While I, too, have romantic notions of road tripping, I have a bad history of leaving a little too much of myself behind on trips. All throughout my youth I would get motion sickness and end up puking on car trips. I puked on the way to and from West Virginia every summer. I puked on the way home from Cedar Point every summer (thank you, Tilt-a-Whirl, or rather, Tilt-a-Hurl). I puked in the back of the tour bus on Big Sur in California and my two older brothers had to clean it up (sorry, boys … and everyone at the back of that bus). I puked in my mother’s purse on a bus during a family trip to Ireland (giving new meaning to “the wearing of the green”). Even now, when I am traveling by bus or car, I insist on sitting up front, popping Dramamine, so that I can keep an eye on the horizon.

My dad used to co-own a motorhome when I was little and he would take my brothers on excellent adventures out west to see the Grand Tetons, Yellowstone, and The Grand Canyon. I was so envious of their great stories of camping, getting lost, and seeing amazing sights. Funny, I never got invited. I guess between my hurling and my bedwetting, I wasn’t a desirable travel companion. I would love to have seen my father, a sensible man who lived in wing tip shoes, “roughing it” with a bunch of knucklehead young men in close quarters, and squeezing his 6’4” frame into that motorhome’s Lilliputian sized bathroom. 

When I was a stay-at-home mom years ago, I would occasionally get an irrational urge to just hit the road. Those were challenging years: three little girls who had various issues (eating disorders, learning disabilities, dietary allergies, anxiety, power struggles, math homework, mean girl drama), an entrepreneur husband with crazy long work hours, and a mother slowly succumbing to Alzheimer’s. Out running errands, alone on I-90, with nothing but road in front of me … I would fantasize about blowing past my exit and heading west to California to … I don’t know. Reinvent myself? Become a soap opera actress? Take up surfing? Get some sleep? “See ya, suckas!” I would say in my imagination, flipping my finger through the car’s moon roof.

Of course, that never happened. Thank God. The road of life eventually got smoother, for a while. Mom’s suffering finally ended, the kids grew up and conquered their challenges, and I got some sleep … for a while.

Last summer I took a road trip with my daughters to bring our youngest back to school in Maine. It’s a fourteen-hour drive, so we decided to break it up into two days. The first day we stopped at a kooky little place in New York State called Lilydale. It is kind of a mystic version of Chautauqua (a cultural retreat also in New York State). We had heard that every year since 1879, droves of people descend upon this little village that reportedly is in a vortex of some kind, to commune with spirits, contact dead relatives, have revelations. So we were all in. Turns out, after spending a fortune on parking and lunch, we didn’t get much. We went to a group “reading” in the woods where a panel of mystics read the crowd for free … and we got what we paid for … a whole lot of vague generalities. 

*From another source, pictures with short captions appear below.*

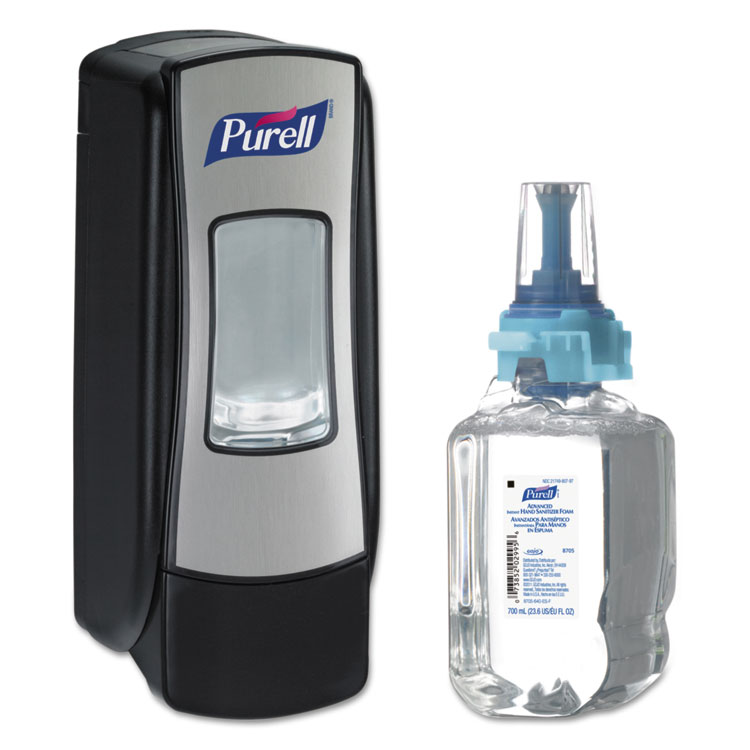 Picture for category Hand Cleaner Dispensers
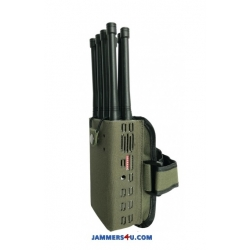 8 Antenna 8W Jammer 3G 4G GPS RC WIFI up to 30m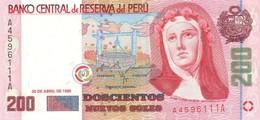 * PERU 200 NUEVOS SOLES 1995 P-162 UNC [PE162] - Peru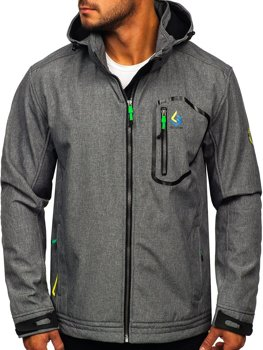 Women's Lightweight Softshell Jacket Grey-Green Bolf AB006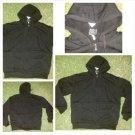 Black Zip Up Hoody Jacket Heavy weight Lined inside hoody Hoodie jacket S-2X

 “I’m getting something for an Ann. Is there an Ann in the crowd?” Silence. “No … not Ann … Mary. Is there a Mary here?” (Well, hell, of course there’s a Mary or an Ann in the crowd full of women aged 50+ . Doesn’t take a fortuneteller to figure that out.) My favorite “reading” was when one of the mystics asked if a woman had any connection to Bob Seger. When she shook her head, “no,” the mystic pressed on. “Did your person ride a motor cycle?” No. “Is his name Bob? Robert?” No. “Did he wear a leather jacket?” No. “Are you sure his name isn’t Bob?” No. “Well, I’m still getting Bob Seger,” she insisted as she moved on, as if this poor woman was either lying or slow. She must have the Night Moves CD playing on repeat in her car or something.

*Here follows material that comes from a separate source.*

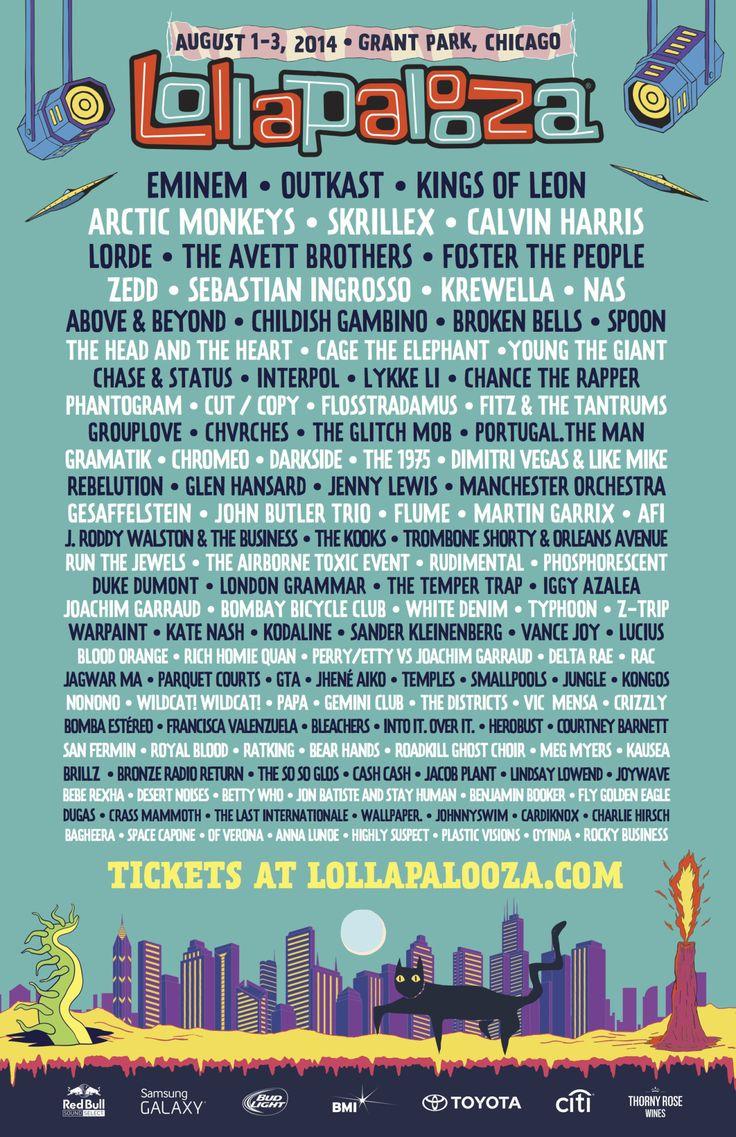 Lollapalooza 2014: Top 40 Moments + Photos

The rest of that trip was great, though. We had two cars, so I took turns with different combinations of daughters, singing songs from Hamilton, The Drowsy Chaperone, Feist, Billy Joel, listening to podcasts, talking about plans for the future, and telling stories, recounting our ridiculous Lilydale visit. Is there anything better than being a little punchy from a road trip and laughing at something stupid until you cry? Especially with my now adult daughters. It was worth the sore back and frozen hips I got by the end of fourteen hours in the car to have extended time with my girls who are now scattered to the wind, traveling their own roads, finding their own adventures.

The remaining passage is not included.